Steamed fish showing salmon steak with vegetables. Top view
Steam your salmon and veggies at the same time for a quick, easy, healthful meal.

And yes, it is easy. As beautiful as those banquet platters are, you don’t need a whole fish. Fillets work just fine. Go ahead and capture the lovely moist texture and clean, pure flavors of steaming while skipping the unfamiliar-to-Americans fish head and spine. Steaming is ideal for any firm fish, including cod, haddock, sea bass and even the U.S. and U.K. favorite, salmon.

You also don’t need special equipment. Or a taste for puns.

Steaming Chinese style

To make the most classic Chinese banquet dish, marinate your favorite fish in soy sauce, scallions, fresh ginger cut into matchsticks, and rice wine for at least a half hour. Those are essential. Optional extras include fresh sliced garlic, sliced dried chili, or sesame oil.

In China, cooks use traditional bamboo steamers for cooking with water bubbling under the fish or meat, Some recipes also involve wrapping the fish in leaves.
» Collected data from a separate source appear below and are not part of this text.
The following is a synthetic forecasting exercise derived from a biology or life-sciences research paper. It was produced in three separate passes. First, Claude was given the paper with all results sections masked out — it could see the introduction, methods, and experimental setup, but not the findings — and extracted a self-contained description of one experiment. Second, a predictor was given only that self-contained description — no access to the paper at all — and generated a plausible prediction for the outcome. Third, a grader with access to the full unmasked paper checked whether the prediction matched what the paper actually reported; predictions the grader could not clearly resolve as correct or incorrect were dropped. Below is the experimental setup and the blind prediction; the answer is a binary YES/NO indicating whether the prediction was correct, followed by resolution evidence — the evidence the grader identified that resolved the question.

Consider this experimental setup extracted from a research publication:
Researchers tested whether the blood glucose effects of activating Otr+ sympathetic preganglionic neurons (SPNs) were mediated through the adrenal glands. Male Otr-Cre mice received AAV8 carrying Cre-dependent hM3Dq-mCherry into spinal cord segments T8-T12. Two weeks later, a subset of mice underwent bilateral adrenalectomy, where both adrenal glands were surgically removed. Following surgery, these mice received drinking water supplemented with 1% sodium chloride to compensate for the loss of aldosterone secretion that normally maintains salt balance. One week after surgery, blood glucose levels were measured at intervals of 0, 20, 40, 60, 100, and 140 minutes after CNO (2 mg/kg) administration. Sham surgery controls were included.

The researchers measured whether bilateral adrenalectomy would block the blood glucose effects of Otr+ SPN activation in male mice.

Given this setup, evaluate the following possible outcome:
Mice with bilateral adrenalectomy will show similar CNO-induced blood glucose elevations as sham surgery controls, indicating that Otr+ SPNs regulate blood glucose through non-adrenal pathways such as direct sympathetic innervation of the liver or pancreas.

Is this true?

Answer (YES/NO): NO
However, any pot with a steamer insert could work.

Depending on the thickness of the fish, you might need eight to 15 minutes – no more or you’ll get a rubbery texture. The final step is to pour over a sauce, made with the marinade ingredients, plus a little sugar and without the wine. Tradition requires a sprinkle of fresh scallion greens on top.

Steamed fish showing metal steamer basket.
The classic metal steamer basket costs under $10, and it’s all you need to cook a memorable meal.
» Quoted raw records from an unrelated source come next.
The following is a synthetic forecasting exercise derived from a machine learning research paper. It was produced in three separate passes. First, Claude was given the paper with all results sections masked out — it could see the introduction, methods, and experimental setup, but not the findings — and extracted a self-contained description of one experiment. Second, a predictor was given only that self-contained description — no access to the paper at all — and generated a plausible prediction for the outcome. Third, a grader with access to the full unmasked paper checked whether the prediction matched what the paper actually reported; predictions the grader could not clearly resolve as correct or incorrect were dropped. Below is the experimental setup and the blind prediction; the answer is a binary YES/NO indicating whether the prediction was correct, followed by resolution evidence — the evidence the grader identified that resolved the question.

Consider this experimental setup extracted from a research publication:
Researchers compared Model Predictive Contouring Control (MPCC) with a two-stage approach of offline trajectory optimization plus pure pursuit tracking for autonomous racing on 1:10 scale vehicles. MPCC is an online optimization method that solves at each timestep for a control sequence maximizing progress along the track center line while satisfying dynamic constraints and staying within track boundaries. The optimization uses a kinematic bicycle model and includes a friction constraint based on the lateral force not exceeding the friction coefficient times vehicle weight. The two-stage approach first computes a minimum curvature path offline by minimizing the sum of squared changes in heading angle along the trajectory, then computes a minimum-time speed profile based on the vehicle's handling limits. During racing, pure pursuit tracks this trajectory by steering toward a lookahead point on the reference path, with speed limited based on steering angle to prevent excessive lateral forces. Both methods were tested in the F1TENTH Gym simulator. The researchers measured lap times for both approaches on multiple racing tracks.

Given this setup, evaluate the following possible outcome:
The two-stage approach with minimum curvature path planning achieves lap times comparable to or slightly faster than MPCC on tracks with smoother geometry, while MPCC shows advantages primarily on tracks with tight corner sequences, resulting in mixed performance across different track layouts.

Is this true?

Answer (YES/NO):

For variety and super-nutrition, courtesy of Hawaiian chef Chris Kajioca, consider this recipe for steamed black cod (aka sablefish) wrapped in kale leaves and served with sweet potato, two vegetables that are especially good for us. Look here for more on the magic of black cod.

Steamed fish can be served warm, at room temperature, or cold from the refrigerator. It’s a flavorful aromatic dish that will satisfy cravings for the fresh, salty taste of the sea.
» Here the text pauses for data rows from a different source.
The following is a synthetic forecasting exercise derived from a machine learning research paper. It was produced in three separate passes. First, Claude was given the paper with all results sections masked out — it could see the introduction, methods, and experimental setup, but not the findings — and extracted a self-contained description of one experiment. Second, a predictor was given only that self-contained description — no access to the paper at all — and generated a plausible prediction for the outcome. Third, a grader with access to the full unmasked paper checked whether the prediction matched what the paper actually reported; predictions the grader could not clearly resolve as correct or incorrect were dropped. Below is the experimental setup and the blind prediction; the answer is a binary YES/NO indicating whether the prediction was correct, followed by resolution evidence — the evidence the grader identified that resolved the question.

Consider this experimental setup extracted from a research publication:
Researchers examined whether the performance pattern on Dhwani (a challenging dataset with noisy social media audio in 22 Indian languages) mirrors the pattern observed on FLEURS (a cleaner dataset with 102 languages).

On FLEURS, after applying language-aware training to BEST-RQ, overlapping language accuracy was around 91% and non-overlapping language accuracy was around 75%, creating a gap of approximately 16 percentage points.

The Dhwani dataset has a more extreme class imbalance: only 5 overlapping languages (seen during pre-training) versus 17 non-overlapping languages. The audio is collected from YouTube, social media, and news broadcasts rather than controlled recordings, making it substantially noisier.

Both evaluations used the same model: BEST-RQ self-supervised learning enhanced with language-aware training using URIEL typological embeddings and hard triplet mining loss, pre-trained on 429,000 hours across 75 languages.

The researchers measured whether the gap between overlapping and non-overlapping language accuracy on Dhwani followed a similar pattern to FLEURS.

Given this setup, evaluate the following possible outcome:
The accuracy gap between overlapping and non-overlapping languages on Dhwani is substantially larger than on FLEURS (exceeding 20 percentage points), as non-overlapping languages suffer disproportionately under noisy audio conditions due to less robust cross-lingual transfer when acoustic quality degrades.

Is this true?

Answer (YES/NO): YES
How to steam fish without a steamer

No equipment? Have no fear. New York chef Connie Chung has a variation easy enough for weeknights: skip the marinade, and instead cut the fish into one inch cubes and perform a quick brine, letting the cubes sit in sea salt or kosher salt for at least 10 minutes. This helps ensure tenderness. Then you can cook the cubes directly in the sauce, in an ordinary pot, for no more than 12 minutes.

For a one-pot dish with veggies, try this version with mushrooms and Napa cabbage, which also doesn’t require a steamer basket. The cabbage leaves act as an edible steamer basket, protecting the fish from the pot’s boiling liquid.

How to steam shellfish

Steaming is gentler than boiling, preserving flavor and nutrition. When you boil food, much of the good stuff leaches into the water—save that for a soup or stew in which the liquid is part of the meal. Steaming also requires less water, so you don’t have to wait as long while it heats up to the boil.

Steamed fish showing steamed clams in a basket.
Shellfish benefit from a steam bath; it’s the time-honored way to cook clams and mussels in their shells.

You can steam shrimp (many people add vinegar or beer to the water, along with seasoning), lobster, or really any shellfish. Steam scallops with any favorite vegetable and dress it with lemon, garlic or whatever you please. The classic “Old Bay” seasoning includes celery seed, paprika, mustard, salt, red pepper, and black pepper.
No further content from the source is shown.